Commentary

WSJ mansion section: $129M Downtown Manhattan record, a $20M Tribeca penthouse with a four-story slide, and David Lynch's LA compound

Mar 6, 2026

Key Points

  • A buyer has signed to pay $129 million at 80 Clarkson Street, which would more than double Downtown Manhattan's prior condo record of $60 million.
  • The Tribeca Sky House penthouse, asking $20 million, features a four-story stainless steel slide its owners built before laying a single wall in 2006.
  • David Lynch's Hollywood Hills compound, assembled across four purchases for roughly $1.4 million starting in 1987, sold for $13 million six months after listing.

Summary

Three properties ran in the WSJ Mansion Section this week: a record-setting Downtown Manhattan condo, a Tribeca penthouse with a four-story slide, and the late David Lynch's Los Angeles compound.

80 Clarkson Street, West Village

The developers of 80 Clarkson Street, a pair of under-construction towers at the edge of the West Village, kept units off Zillow and StreetEasy and made the sales gallery appointment-only, with appointments initially hard to get. More than $1 billion in contracts have been signed in under a year, covering more than half of the building's 112 residences. One buyer has signed to pay $129 million for a residence there. If it closes, it will set a Downtown Manhattan record, more than doubling the previous high of $60 million. A separate 7,400-square-foot unit asking $75 million has also found a buyer, pricing out at roughly $7,000 per square foot. The project is a Zeckendorf brothers development. Their prior work includes 15 Central Park West, which reset the luxury benchmark about twenty years ago. Amenities include a spa, gym, golf simulator, squash court, music room, and a content creation studio, the last of which reads as more punchline than selling point for anyone writing a $75 million check.

150 Nassau Street, Tribeca

The four-bedroom Sky House penthouse at 150 Nassau Street in Lower Manhattan is asking $20 million and has been local lore for nearly two decades, largely because of a stainless steel spiral slide that drops four stories into the foyer.

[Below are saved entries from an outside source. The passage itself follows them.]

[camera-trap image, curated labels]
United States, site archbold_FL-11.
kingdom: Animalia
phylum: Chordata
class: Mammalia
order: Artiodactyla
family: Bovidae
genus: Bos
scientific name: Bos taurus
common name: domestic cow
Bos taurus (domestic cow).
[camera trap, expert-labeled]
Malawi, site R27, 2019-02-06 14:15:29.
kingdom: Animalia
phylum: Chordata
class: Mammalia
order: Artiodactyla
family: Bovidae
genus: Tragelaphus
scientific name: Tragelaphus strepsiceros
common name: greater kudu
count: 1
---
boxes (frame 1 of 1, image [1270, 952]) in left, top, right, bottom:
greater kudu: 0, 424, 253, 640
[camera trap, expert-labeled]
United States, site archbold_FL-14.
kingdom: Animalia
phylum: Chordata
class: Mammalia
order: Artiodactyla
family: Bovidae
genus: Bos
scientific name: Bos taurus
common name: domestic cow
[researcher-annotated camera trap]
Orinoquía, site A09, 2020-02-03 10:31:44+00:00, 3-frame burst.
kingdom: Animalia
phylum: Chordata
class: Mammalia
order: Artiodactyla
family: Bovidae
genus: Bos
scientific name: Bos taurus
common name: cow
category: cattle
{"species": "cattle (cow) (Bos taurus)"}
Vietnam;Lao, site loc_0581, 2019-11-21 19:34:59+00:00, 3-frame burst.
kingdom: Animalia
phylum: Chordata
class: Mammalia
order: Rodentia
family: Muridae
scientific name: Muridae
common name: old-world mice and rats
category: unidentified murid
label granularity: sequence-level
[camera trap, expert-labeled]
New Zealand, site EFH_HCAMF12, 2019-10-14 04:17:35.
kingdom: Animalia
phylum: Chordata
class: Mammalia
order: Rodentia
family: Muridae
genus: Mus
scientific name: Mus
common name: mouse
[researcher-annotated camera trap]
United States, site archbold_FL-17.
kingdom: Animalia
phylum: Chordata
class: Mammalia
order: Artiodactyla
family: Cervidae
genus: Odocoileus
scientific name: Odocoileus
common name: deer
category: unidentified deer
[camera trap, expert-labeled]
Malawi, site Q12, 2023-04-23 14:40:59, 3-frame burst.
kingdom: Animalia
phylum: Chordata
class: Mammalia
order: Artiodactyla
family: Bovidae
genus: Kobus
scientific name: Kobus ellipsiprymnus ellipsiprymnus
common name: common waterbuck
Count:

Owners Craig and Kristen Neville Manning bought the raw space in 2006 with no interior walls, no electrical, and no plumbing, and built the slide first. Craig founded Google's first remote engineering center in New York and later served as CTO of Sidewalk Labs. The 6,400-square-foot penthouse sits in the copper and terracotta pinnacle of an 1895 building, one of New York's earliest steel-skeleton skyscrapers, converted to condos in the early 2000s. Beyond the slide, the space includes a rope swing, a rock-climbing column, and a series of secret ladders and entryways. The couple have no children. At $20 million, it reads as genuine value relative to the $75 to $129 million range at 80 Clarkson, at least for a buyer who wants a private four-story slide rather than a shared podcast room.

David Lynch's Los Angeles compound

Lynch's longtime Hollywood Hills compound sold for $13 million, roughly six months after hitting the market. Lynch, who died in 2025, purchased the centerpiece, a pink 1960s house designed by Lloyd Wright, son of Frank Lloyd Wright, for $560,000 in 1987. He later hired Lloyd Wright's son, Eric Lloyd Wright, to design a pool and pool house. In 1989 he added an adjacent brutalist house for $542,000, then a studio for $346,000 in 1995. The compound grew to seven buildings spanning 11,000 square feet with 10 bedrooms total. Lynch treated the property as an extension of his creative practice, including a metalwork workshop he used himself. Two of his children said in a statement they were grateful to see it pass to someone interested in preserving what made it special.